EXTRACT:
╔══
Treg space continues to heat up as AbbVie puts up almost $50M upfront to partner with little-known biotech
AbbVie is joining its fellow Big Pharma competitors and jumping into the Treg space.
In a collaboration deal announced early Monday morning, the Chicago-based pharma company said it would be teaming up with private biotech Cugene to advance a single Treg program targeting IL-2. AbbVie is shelling out $48.5 million upfront to collaborate and will pay an undisclosed sum of milestones and royalties.
AbbVie also gets the option to obtain an exclusive license for certain IL-2-targeting Treg programs, including the one involved in Monday’s deal, dubbed CUG252. The candidate, Cugene’s lead, is officially described as a “Treg-selective IL-2 mutein” designed to treat autoimmune and inflammatory diseases.
Researchers hope to treat these conditions using Treg cells, which police the immune system and can recognize the body’s own proteins. They are able to tell other immune cells not to attack when they see cells studded with those receptors, but can go awry in certain diseases when the immune system attacks healthy cells.
By simultaneously targeting IL-2, the candidate attempts to use Tregs to fight such conditions while also tamping down on undesired IL-2 activity.
AbbVie is joining an increasingly crowded Treg space that’s seen investment from Merck, Takeda, Amgen, Eli Lilly, Sangamo and a suite of up-and-coming biotechs. The ball has really gotten rolling in the last 18 months or so, particularly after Merck’s $1.85 billion buyout of Pandion in February 2021.
Truist Securities analyst Robyn Karnauskas notes it’s still way too early to anoint a winner or frontrunner in this Big Pharma race. AbbVie’s deal with Cugene serves more as another validation point for the pathway, while doubly boosting AbbVie’s already dominant position in the immunotherapy space.
╚══
DATASET EXCERPT:
╔══
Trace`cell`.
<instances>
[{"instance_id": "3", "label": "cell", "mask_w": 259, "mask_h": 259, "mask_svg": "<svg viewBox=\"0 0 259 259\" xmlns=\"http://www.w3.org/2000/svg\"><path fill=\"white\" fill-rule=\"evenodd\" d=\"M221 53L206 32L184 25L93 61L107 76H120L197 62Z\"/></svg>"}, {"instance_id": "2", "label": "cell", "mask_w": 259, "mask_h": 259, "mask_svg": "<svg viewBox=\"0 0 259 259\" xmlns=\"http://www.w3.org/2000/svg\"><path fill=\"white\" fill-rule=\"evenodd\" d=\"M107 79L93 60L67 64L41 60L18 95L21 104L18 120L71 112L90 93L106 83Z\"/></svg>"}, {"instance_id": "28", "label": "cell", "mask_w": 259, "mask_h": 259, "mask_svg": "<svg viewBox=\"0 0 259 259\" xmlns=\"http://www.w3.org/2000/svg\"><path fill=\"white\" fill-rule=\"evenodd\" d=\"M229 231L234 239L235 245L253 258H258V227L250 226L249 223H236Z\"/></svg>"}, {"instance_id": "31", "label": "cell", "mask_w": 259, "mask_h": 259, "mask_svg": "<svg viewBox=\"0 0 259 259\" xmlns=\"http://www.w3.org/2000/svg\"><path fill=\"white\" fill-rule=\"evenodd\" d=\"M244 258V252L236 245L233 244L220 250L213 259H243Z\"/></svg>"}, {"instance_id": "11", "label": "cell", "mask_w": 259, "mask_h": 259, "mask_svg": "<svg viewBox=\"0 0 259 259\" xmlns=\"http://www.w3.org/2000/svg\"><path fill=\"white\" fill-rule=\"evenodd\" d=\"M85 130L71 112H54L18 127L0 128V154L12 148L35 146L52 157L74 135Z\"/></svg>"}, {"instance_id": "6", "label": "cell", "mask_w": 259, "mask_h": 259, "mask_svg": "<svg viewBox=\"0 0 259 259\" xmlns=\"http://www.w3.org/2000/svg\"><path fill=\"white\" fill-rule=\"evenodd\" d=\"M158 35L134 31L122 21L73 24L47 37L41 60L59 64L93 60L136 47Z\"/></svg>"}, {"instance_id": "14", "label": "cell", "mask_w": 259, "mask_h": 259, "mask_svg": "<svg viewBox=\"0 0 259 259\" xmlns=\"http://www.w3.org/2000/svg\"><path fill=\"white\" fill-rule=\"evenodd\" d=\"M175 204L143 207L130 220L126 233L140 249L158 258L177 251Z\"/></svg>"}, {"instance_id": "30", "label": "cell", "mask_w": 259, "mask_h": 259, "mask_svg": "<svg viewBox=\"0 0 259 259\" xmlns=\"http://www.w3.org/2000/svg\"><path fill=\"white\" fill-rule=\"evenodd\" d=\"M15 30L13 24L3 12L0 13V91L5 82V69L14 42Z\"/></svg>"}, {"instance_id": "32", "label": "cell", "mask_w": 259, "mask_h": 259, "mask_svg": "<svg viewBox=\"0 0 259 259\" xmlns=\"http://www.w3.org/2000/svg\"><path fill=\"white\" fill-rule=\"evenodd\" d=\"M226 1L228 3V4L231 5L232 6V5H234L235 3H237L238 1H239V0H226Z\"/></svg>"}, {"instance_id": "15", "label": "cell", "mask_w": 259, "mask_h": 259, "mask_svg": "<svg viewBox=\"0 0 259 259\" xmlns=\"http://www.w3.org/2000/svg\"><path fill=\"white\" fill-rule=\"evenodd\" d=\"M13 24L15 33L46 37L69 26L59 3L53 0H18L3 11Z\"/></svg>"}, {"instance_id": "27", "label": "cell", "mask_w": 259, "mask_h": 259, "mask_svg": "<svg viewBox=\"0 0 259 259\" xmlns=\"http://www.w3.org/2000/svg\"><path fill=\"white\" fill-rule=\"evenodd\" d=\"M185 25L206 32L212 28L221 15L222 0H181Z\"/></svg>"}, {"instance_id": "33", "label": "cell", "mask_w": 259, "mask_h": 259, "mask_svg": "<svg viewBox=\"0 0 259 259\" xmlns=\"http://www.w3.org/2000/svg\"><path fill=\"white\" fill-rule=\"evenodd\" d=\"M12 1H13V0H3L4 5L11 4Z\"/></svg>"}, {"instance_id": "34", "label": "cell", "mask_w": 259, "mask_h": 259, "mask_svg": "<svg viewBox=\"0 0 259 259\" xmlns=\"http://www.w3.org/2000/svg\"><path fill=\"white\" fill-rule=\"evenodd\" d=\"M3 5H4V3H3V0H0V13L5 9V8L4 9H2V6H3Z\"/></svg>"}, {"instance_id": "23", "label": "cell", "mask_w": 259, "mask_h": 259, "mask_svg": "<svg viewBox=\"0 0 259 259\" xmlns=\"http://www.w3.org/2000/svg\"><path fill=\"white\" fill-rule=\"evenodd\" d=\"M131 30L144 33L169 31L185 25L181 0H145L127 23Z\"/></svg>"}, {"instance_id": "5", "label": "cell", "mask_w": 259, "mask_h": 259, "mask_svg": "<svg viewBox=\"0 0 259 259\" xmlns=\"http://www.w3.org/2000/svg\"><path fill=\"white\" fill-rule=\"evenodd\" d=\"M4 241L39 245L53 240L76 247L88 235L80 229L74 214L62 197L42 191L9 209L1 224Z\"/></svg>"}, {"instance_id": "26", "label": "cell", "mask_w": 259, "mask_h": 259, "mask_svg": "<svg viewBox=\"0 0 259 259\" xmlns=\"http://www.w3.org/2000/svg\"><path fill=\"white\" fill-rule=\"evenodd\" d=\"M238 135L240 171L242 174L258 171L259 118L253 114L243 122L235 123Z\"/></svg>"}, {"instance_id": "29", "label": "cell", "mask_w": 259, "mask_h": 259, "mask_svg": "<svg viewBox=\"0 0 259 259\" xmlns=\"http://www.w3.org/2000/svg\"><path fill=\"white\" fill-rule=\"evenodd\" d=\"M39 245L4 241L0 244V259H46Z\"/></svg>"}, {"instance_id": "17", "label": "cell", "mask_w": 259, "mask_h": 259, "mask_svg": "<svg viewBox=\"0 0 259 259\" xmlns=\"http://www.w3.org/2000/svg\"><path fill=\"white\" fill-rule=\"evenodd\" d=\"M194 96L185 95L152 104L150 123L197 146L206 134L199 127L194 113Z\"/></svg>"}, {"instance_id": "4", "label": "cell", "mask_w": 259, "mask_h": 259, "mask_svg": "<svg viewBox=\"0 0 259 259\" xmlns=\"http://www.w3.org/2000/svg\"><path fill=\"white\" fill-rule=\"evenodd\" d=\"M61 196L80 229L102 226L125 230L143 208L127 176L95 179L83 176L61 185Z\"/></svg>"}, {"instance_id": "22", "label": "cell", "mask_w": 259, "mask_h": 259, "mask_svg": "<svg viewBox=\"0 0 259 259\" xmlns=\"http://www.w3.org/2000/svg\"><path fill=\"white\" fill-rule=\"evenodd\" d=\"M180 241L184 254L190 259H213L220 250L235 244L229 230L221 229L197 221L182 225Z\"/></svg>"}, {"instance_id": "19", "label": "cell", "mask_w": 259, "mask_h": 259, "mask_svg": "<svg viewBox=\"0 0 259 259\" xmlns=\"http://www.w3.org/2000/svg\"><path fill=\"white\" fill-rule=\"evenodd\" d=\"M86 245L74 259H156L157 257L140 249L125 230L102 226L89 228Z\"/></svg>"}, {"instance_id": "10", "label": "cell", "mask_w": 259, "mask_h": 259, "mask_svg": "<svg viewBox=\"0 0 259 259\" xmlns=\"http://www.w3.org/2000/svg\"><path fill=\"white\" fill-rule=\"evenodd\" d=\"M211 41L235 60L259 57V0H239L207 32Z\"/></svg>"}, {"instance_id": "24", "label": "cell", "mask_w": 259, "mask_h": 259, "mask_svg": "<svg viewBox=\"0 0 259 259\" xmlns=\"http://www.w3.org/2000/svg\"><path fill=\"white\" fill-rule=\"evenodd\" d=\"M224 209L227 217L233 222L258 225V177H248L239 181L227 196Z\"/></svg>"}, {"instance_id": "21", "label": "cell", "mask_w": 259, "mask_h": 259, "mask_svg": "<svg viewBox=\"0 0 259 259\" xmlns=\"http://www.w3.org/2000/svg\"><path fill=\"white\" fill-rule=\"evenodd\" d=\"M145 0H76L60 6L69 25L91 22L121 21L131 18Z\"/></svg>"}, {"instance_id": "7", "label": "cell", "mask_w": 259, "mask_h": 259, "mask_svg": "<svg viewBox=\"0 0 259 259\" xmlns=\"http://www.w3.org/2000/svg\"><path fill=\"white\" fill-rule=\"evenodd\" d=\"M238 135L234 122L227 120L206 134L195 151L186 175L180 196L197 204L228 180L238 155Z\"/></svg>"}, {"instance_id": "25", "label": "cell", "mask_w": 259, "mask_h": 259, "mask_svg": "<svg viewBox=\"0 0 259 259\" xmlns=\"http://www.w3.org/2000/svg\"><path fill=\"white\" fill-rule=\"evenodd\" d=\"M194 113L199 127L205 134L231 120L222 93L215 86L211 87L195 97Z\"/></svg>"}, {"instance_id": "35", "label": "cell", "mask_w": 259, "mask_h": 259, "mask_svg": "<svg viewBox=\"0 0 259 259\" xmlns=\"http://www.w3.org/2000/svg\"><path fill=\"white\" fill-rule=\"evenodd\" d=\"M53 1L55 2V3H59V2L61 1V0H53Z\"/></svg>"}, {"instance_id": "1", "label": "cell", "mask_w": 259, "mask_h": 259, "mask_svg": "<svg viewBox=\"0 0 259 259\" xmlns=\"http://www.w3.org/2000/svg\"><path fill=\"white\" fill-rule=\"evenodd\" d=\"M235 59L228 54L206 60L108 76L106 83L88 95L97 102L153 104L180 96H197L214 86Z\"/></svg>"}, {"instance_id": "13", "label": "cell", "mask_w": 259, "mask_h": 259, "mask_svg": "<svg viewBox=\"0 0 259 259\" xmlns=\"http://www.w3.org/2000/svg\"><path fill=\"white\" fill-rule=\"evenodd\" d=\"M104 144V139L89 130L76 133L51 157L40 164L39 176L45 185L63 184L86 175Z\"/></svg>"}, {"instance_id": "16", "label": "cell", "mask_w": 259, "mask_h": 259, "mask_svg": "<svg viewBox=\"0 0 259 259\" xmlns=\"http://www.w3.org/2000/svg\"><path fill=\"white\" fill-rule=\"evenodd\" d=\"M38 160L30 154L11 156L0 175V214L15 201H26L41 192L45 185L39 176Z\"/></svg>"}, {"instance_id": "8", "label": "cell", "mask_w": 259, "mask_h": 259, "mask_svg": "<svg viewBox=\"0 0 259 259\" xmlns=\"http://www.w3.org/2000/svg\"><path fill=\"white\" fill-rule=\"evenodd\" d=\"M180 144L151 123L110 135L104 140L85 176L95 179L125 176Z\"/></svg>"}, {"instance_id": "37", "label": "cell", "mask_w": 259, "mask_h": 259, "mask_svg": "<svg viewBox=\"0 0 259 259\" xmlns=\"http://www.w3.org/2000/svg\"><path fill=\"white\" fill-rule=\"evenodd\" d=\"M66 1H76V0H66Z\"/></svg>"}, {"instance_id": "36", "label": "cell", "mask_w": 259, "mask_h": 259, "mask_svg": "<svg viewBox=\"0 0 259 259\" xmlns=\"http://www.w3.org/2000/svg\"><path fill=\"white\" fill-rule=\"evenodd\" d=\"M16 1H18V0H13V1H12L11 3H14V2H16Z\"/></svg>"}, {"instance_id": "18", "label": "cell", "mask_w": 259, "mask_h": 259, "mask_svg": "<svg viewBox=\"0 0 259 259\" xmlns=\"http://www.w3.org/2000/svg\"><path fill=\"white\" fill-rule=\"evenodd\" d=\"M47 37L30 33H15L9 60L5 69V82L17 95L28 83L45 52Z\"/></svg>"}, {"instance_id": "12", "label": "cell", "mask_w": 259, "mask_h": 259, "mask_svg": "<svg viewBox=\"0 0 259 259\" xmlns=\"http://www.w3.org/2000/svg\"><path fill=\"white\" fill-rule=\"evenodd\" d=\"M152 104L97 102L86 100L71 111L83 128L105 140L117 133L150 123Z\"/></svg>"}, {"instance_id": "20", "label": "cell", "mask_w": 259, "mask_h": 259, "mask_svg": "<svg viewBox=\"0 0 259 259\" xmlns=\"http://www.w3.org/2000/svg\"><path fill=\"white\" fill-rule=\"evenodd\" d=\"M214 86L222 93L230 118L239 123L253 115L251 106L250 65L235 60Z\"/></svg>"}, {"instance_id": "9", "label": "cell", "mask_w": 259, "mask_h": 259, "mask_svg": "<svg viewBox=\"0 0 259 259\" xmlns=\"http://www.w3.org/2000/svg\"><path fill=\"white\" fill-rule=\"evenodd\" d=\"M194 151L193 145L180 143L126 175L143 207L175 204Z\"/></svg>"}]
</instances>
╚══
ASSIGNED TASK:
According to the article on AbbVie's Treg deal, how much is AbbVie paying upfront to collaborate with Cugene? Rely solely on the article for the answer and disregard the material.

TASK SOLUTION:
$48.5 million.